4) Checklist de validation rapide (3 à 5 minutes)
Avant de vous fier à n’importe quel libellé, faites ces vérifications rapides :
- Correspondance de version : la version matériel/logiciel de l’ECU doit correspondre à celle pour laquelle le pack a été construit (au plus près possible).
- Cohérence des axes : l’axe RPM ressemble à du RPM, la charge ressemble à de la charge, la pression ressemble à de la pression — sans sauts aléatoires.
- Réalité des valeurs : les chiffres ont du sens (pas un 65535 constant « poubelle », pas de valeurs extrêmes sauf si vous en connaissez la raison).
- Unités cohérentes : boost, pression rail, couple, lambda — confirmez l’unité et le caractère absolu/relatif.
- Recoupement : comparez avec le comportement stock / les logs si vous les avez (même une comparaison rapide aide).
Si l’un de ces points échoue, considérez le pack comme « non fiable » tant qu’il n’a pas été prouvé correct.
5) Les 6 erreurs les plus courantes (et comment les éviter)
1) Utiliser un pack de la mauvaise version logicielle
Même famille d’ECU ne veut pas dire même structure mémoire. Un pack « proche » peut quand même être faux.
Correction : utilisez des packs construits pour la même version SW, ou validez en profondeur avant de toucher à quoi que ce soit.
2) Erreurs de scaling
L’un des moyens les plus rapides de ruiner un projet est de lire la bonne map avec le mauvais scaling.
Correction : vérifiez les unités / conversions sur les maps clés (boost, pression rail, couple, lambda) avant d’éditer.
3) Axes inversés ou permutés
Une map peut « sembler correcte », mais les axes peuvent être inversés ou mal interprétés.
Correction : contrôlez la cohérence des plages d’axes et la façon dont l’ECU les utilise (RPM vs charge, par exemple).
4) Confusion entre signé et non signé
Certaines valeurs sont signées ; les lire en non signé produit des chiffres absurdes.
Correction : si les valeurs semblent complètement hors norme, vérifiez le type de données et l’interprétation du pack.
5) Hypothèses sur les checksums
Beaucoup pensent que WinOLS seul rendra tout correct au niveau checksum. Cela dépend de l’ECU et du workflow.
Correction : utilisez une gestion des checksums adaptée à la famille d’ECU et à votre méthode de flash.
6) Faire confiance aux libellés sans vérification
Une map nommée n’est pas automatiquement la bonne. Les packs peuvent être incomplets ou bâclés.
Correction : confirmez avec les patterns de map, les structures voisines et le comportement / les logs réels.
6) De bonnes habitudes de projet propre qui vous font gagner du temps plus tard
- Conservez une version stock du projet intacte.
- Faites les modifications par petites itérations (v1, v2, v3) et documentez ce qui change.

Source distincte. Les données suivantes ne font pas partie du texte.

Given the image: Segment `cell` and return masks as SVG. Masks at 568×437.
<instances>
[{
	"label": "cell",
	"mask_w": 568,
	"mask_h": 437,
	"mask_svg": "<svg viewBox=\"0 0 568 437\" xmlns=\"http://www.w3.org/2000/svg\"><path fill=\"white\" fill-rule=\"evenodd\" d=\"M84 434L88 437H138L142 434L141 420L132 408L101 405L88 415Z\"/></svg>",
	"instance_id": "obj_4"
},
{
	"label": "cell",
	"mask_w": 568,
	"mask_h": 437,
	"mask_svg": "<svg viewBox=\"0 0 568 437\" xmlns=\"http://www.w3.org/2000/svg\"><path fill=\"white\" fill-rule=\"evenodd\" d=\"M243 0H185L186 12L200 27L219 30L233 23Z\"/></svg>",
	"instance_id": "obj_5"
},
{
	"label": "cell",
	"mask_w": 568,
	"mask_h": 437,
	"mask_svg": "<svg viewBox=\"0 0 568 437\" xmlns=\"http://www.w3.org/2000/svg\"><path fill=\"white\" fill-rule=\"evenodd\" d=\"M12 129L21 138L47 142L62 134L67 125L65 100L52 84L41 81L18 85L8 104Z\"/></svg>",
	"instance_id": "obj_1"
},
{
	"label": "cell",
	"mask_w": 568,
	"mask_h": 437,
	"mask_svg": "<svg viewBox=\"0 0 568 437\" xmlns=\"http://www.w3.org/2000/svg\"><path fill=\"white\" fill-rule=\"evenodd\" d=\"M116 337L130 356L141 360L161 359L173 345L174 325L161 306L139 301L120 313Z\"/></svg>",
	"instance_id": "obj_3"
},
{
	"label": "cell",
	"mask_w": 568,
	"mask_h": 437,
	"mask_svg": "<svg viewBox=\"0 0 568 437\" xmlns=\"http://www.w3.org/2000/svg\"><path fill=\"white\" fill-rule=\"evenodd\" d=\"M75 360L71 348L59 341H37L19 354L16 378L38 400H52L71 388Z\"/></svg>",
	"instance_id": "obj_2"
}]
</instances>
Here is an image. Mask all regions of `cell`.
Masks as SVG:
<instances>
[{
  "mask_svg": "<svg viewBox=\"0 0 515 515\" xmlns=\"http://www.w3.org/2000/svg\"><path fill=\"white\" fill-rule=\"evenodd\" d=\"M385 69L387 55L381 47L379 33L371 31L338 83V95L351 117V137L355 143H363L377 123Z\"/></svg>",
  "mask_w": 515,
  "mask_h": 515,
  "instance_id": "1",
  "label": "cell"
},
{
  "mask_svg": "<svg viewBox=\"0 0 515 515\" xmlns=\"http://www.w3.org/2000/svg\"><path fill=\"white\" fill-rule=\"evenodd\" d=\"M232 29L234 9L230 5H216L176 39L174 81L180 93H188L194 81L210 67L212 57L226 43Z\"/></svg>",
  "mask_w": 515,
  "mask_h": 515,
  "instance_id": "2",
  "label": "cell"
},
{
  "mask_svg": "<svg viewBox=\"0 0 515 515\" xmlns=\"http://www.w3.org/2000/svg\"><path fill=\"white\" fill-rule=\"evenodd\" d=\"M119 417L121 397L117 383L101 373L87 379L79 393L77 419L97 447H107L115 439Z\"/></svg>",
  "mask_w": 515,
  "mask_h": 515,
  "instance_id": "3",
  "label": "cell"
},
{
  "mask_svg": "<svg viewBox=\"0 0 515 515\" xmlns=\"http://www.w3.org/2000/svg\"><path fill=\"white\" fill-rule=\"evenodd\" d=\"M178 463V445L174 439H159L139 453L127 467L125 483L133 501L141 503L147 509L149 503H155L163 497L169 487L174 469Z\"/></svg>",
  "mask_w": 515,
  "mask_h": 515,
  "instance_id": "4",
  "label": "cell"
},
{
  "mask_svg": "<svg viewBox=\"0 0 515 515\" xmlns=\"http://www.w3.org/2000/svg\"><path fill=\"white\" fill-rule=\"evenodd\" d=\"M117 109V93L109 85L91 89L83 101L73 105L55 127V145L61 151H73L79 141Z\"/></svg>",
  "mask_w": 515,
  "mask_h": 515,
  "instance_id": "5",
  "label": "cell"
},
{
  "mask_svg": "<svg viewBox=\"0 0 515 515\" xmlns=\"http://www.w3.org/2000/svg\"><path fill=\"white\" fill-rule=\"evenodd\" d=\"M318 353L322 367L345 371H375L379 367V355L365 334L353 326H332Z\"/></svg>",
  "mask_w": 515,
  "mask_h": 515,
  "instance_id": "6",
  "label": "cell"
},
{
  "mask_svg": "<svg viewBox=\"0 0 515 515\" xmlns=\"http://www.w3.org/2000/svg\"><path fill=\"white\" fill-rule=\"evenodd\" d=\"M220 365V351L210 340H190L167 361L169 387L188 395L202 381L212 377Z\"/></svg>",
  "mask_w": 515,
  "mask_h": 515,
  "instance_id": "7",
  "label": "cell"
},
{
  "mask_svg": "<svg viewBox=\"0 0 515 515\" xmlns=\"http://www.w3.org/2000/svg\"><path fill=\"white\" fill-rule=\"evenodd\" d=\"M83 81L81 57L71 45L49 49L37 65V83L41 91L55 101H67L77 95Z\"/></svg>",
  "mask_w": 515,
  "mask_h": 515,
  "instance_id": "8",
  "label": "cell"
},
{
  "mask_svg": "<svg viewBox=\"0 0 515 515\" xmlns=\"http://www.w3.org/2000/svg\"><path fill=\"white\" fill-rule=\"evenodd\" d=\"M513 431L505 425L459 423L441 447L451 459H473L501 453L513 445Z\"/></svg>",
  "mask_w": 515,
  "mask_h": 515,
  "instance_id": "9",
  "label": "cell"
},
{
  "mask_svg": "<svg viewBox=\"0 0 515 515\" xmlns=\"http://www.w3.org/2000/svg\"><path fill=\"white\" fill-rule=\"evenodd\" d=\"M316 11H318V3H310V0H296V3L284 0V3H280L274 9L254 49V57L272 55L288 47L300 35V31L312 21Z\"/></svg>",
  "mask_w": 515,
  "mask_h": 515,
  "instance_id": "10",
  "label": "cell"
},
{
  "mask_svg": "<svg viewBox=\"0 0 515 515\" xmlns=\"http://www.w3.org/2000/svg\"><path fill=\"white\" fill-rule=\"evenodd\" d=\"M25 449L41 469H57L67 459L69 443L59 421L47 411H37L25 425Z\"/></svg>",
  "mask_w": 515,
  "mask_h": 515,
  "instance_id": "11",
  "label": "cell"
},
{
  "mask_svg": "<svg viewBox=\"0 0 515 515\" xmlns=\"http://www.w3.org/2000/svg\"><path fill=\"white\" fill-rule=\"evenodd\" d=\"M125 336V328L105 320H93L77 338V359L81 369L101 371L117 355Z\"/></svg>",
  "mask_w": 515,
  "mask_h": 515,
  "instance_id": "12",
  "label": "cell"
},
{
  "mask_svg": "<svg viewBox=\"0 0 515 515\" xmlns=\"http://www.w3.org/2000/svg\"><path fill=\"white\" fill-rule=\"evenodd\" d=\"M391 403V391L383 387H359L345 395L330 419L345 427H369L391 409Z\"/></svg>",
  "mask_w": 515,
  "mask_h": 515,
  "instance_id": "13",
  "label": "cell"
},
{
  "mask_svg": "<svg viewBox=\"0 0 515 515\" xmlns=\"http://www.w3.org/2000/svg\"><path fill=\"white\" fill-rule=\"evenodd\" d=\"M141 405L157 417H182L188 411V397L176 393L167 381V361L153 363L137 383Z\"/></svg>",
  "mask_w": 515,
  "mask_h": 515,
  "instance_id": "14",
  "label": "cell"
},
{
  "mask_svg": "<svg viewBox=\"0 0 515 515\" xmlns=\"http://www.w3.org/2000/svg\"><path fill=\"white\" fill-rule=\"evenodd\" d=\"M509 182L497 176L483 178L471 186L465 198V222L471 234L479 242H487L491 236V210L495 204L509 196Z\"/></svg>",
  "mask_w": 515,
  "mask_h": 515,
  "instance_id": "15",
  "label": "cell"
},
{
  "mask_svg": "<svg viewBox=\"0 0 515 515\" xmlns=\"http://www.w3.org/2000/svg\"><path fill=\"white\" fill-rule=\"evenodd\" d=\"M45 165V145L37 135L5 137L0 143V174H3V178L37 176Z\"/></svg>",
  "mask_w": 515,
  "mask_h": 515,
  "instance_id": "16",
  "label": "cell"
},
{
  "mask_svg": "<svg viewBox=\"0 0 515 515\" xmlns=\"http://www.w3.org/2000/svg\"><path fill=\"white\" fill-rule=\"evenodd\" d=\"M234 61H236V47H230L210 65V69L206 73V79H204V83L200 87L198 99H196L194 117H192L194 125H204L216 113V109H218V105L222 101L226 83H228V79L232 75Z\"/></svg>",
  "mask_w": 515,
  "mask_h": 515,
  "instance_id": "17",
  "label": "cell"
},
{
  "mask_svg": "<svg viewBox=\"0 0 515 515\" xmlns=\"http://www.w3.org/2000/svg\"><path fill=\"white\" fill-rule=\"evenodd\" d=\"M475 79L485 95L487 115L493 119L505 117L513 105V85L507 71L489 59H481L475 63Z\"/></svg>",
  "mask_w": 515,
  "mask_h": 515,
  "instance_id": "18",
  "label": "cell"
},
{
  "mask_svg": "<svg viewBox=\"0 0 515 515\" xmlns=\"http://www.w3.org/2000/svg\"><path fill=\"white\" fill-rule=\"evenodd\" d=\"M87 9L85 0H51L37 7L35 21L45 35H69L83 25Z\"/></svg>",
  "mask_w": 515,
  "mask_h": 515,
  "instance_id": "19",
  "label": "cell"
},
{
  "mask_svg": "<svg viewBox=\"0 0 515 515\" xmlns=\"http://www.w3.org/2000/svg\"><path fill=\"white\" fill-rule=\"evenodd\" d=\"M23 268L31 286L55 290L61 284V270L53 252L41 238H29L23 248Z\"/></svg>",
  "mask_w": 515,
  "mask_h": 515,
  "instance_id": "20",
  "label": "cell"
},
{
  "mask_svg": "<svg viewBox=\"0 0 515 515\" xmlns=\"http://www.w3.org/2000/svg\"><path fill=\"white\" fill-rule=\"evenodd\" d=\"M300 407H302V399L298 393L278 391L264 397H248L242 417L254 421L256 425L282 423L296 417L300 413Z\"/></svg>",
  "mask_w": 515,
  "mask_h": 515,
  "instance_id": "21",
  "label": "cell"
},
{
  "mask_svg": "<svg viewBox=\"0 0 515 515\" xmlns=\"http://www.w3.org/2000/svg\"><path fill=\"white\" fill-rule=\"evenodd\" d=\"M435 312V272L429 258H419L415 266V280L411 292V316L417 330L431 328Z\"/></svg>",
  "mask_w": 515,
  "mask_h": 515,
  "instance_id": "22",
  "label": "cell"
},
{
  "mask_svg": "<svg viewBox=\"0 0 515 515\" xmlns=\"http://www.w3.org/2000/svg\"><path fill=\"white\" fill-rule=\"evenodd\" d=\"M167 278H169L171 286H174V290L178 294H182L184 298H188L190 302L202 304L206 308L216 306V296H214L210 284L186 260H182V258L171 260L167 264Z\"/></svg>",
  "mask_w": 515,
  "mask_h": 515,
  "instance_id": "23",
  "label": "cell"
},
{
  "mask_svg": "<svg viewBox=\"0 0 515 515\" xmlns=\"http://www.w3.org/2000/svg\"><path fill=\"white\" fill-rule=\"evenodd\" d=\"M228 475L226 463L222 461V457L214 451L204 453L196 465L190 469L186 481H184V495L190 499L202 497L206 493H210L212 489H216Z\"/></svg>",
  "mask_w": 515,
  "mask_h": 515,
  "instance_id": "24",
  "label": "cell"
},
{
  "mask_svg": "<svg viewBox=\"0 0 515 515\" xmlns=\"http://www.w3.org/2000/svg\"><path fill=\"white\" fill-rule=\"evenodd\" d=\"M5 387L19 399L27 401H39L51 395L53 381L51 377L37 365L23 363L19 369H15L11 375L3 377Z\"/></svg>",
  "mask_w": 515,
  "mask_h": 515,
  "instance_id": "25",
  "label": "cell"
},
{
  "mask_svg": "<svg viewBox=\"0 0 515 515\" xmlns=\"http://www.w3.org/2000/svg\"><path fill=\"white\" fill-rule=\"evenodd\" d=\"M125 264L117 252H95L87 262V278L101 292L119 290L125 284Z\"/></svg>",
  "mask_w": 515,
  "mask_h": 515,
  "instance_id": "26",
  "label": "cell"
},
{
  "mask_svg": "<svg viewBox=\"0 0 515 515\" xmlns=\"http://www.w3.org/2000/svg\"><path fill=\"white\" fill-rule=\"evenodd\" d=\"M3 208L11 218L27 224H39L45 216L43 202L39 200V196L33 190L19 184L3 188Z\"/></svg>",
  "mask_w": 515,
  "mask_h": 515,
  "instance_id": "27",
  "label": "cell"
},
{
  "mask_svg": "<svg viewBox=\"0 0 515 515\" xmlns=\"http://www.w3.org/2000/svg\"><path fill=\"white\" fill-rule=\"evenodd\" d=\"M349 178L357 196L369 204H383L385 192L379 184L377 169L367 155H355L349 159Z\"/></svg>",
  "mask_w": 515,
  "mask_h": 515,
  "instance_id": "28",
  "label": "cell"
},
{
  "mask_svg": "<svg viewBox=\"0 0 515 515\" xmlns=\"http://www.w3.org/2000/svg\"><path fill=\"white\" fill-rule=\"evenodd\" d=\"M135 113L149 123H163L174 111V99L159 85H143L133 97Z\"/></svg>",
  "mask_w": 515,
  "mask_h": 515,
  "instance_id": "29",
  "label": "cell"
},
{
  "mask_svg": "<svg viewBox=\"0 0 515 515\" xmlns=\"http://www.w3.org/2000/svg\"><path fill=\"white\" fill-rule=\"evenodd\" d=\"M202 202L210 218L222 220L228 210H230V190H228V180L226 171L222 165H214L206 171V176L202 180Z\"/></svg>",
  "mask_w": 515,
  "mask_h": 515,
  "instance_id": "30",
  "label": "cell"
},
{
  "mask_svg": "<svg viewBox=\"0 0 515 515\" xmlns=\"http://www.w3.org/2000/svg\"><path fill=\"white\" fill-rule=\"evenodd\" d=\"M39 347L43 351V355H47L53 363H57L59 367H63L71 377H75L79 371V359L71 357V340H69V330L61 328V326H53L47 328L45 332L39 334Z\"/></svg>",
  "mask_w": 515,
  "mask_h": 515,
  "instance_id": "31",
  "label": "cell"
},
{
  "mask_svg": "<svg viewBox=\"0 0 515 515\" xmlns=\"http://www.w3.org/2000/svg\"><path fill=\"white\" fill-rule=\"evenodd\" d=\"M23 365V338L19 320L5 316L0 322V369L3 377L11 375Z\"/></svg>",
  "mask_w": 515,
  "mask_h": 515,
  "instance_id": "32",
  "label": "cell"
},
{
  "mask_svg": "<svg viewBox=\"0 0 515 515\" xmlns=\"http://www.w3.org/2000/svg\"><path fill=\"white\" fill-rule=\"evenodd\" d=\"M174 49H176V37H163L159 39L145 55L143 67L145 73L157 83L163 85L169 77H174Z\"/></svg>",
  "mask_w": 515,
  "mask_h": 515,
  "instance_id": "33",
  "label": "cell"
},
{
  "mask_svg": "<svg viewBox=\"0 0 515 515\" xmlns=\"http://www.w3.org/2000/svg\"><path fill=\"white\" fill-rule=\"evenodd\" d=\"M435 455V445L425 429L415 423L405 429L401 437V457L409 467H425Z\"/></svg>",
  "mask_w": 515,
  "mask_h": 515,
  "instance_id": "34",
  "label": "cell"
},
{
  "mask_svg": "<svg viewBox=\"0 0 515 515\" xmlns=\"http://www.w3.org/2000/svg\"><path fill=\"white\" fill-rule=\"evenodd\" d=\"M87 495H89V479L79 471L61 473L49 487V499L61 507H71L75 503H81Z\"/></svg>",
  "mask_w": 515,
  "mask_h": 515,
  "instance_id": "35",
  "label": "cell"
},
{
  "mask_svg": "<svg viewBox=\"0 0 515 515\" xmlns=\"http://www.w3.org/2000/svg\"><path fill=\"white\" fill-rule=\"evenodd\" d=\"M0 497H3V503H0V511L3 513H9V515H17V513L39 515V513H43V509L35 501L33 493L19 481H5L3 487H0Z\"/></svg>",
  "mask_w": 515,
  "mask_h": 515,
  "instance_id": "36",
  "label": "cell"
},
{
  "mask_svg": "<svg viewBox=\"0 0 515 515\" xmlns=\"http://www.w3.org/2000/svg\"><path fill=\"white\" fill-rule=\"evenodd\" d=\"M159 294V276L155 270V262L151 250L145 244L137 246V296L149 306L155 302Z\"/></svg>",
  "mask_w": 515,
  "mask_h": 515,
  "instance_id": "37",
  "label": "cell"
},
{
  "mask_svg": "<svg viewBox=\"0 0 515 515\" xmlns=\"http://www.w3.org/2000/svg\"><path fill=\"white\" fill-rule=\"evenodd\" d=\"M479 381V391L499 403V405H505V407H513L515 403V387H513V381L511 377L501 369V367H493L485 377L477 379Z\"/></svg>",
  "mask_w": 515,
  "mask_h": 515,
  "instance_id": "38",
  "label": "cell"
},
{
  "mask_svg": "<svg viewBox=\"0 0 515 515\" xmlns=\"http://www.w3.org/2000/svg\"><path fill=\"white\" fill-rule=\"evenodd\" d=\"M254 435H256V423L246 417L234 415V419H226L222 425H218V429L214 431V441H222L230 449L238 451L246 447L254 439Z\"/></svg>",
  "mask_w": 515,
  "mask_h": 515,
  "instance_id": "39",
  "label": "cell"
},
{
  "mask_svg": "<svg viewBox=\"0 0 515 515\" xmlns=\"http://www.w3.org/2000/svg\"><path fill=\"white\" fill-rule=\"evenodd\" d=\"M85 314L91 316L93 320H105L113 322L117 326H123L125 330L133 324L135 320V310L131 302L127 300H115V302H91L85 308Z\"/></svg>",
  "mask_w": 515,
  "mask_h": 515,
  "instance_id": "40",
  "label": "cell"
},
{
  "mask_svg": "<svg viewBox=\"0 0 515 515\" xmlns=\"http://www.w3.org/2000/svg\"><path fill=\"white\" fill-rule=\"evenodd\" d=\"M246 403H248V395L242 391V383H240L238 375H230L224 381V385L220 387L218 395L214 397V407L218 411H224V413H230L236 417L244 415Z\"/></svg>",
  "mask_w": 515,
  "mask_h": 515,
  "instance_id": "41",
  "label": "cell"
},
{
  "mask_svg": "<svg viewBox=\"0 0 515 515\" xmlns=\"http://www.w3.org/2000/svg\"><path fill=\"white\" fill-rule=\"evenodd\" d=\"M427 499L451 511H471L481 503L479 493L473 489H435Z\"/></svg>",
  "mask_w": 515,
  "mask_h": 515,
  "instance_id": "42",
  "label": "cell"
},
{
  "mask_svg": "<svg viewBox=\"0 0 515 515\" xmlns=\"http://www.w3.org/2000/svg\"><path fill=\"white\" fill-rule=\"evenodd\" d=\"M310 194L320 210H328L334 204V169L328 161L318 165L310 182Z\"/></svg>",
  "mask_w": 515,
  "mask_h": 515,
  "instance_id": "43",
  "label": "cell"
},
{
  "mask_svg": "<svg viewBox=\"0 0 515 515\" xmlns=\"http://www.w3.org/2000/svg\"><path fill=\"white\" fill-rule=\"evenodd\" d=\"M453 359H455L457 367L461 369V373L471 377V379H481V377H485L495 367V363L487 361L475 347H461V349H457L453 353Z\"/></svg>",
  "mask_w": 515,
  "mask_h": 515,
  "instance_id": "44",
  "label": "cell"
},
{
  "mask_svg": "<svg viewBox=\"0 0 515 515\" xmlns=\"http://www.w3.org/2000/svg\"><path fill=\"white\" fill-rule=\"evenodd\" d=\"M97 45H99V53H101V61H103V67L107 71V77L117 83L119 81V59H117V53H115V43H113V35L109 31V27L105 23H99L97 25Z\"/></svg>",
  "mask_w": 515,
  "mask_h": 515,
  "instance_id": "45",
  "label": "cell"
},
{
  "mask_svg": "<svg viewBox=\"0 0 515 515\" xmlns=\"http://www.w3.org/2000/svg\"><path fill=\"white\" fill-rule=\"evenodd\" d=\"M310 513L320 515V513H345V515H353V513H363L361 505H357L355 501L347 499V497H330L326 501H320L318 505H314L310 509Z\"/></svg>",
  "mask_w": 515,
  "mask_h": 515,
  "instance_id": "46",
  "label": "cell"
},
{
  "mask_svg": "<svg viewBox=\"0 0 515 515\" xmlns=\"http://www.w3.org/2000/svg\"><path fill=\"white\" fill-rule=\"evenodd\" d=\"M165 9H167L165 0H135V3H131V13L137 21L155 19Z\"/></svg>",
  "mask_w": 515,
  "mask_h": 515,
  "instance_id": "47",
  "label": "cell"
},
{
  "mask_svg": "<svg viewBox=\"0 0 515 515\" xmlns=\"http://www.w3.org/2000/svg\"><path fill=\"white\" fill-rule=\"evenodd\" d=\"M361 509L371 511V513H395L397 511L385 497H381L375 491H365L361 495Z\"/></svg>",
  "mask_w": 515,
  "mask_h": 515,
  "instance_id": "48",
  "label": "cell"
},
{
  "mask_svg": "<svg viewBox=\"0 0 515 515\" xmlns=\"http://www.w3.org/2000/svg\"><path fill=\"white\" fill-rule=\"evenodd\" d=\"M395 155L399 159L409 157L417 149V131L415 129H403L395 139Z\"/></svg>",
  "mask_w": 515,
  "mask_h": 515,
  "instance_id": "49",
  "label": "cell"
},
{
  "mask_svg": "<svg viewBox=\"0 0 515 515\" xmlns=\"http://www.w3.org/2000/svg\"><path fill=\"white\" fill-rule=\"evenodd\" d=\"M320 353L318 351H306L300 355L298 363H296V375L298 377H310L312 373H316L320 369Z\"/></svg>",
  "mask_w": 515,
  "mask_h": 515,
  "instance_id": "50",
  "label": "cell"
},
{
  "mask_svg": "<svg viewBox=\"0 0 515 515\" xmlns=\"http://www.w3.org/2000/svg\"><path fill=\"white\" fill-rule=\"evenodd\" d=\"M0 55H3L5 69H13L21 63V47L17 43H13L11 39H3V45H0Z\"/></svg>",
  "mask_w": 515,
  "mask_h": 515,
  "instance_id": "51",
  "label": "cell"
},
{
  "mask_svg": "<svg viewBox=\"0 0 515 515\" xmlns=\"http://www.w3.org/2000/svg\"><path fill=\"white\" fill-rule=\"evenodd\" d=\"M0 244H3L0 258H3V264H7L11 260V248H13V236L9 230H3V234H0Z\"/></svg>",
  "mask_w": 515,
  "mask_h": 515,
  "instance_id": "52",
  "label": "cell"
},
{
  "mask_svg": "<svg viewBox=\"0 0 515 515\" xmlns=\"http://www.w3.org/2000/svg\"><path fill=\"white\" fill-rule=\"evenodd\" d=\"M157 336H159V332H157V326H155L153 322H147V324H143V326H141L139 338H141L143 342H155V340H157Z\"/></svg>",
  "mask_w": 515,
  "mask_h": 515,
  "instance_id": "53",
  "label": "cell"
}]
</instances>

- Utilisez une nomenclature cohérente dans le projet (surtout si plusieurs personnes y travaillent).
- Ne mélangez pas les « tests » et les « modifications finales » dans une seule version confuse.
- Gardez toujours un plan de récupération : alimentation stable, interface correcte, sauvegardes.
Conclusion
Les A2L/DAMOS et les map packs peuvent transformer WinOLS d’une « chasse manuelle aux maps » en un workflow structuré et reproductible — et faire gagner beaucoup de temps. L’astuce est simple : considérez les définitions comme un outil de productivité, pas comme une vérité absolue. Validez d’abord, travaillez proprement ensuite, et vous avancerez plus vite avec moins de surprises.